Hard-on-hard hip bearing systems include metal-onmetal, ceramic-on-ceramic, ceramic-on-metal, or any other bearing systems where both the head and cup components have high surface hardness. An argument has been made that the hard-on-hard THR articulation may be better for younger more active patients. These younger patients may be more physically fit and expect to be able to perform more energetic activities. Consequently, new designs of hard-on-hard THR articulations may have some implantations subjected to more demanding and longer wear performance requirements.
Total Hip Replacement (THR) with metal-on-metal articulations have been used clinically for more than 50 years (1, 2).2 Early designs had mixed clinical results. Eventually they were eclipsed by THR systems using metal on polyethylene articulations. In the 1990s the metal-on-metal articulation again became popular with more modern designs (3), including surface replacement.
In the 1970s the first ceramic-on-ceramic THR articulations were used.

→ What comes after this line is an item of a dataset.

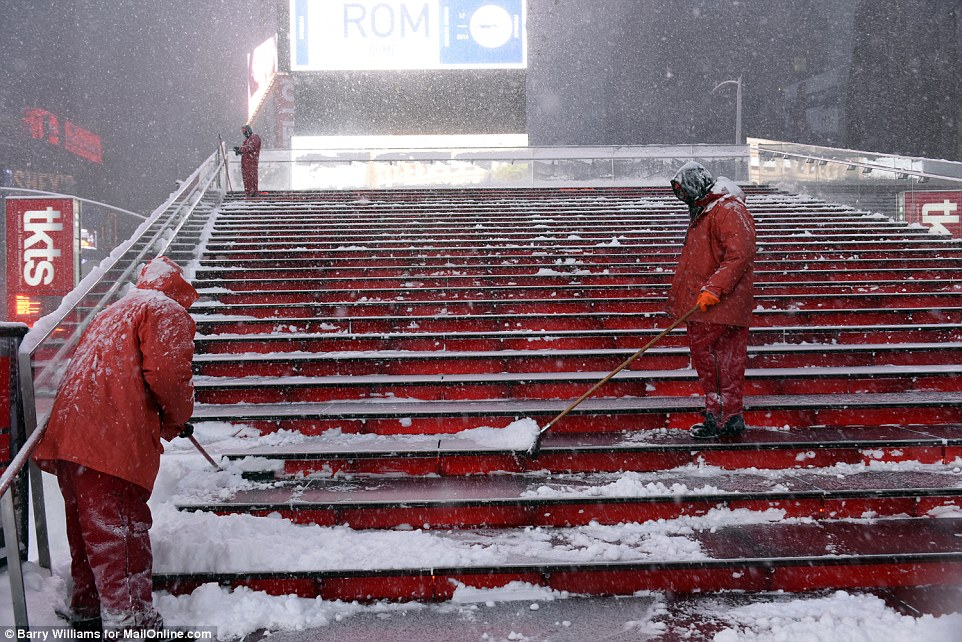 Times Square Alliance workers shovel snow off the viewing steps as New York hunkers down under storm Jonas which hit on Saturday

In general, the early results were not satisfactory (4, 5). Improvement in alumina, and new designs in the 1990s improved the results for ceramic-on-ceramic articulations (6).
The values stated in SI units are to be regarded as the standard.
This standard does not purport to address all of the safety concerns, if any, associated with its use. It is the responsibility of the user of this standard to establish appropriate safety and health practices and determine the applicability of regulatory limitations prior to use.
2 The boldface numbers in parentheses refer to the list of references at the end of this standard.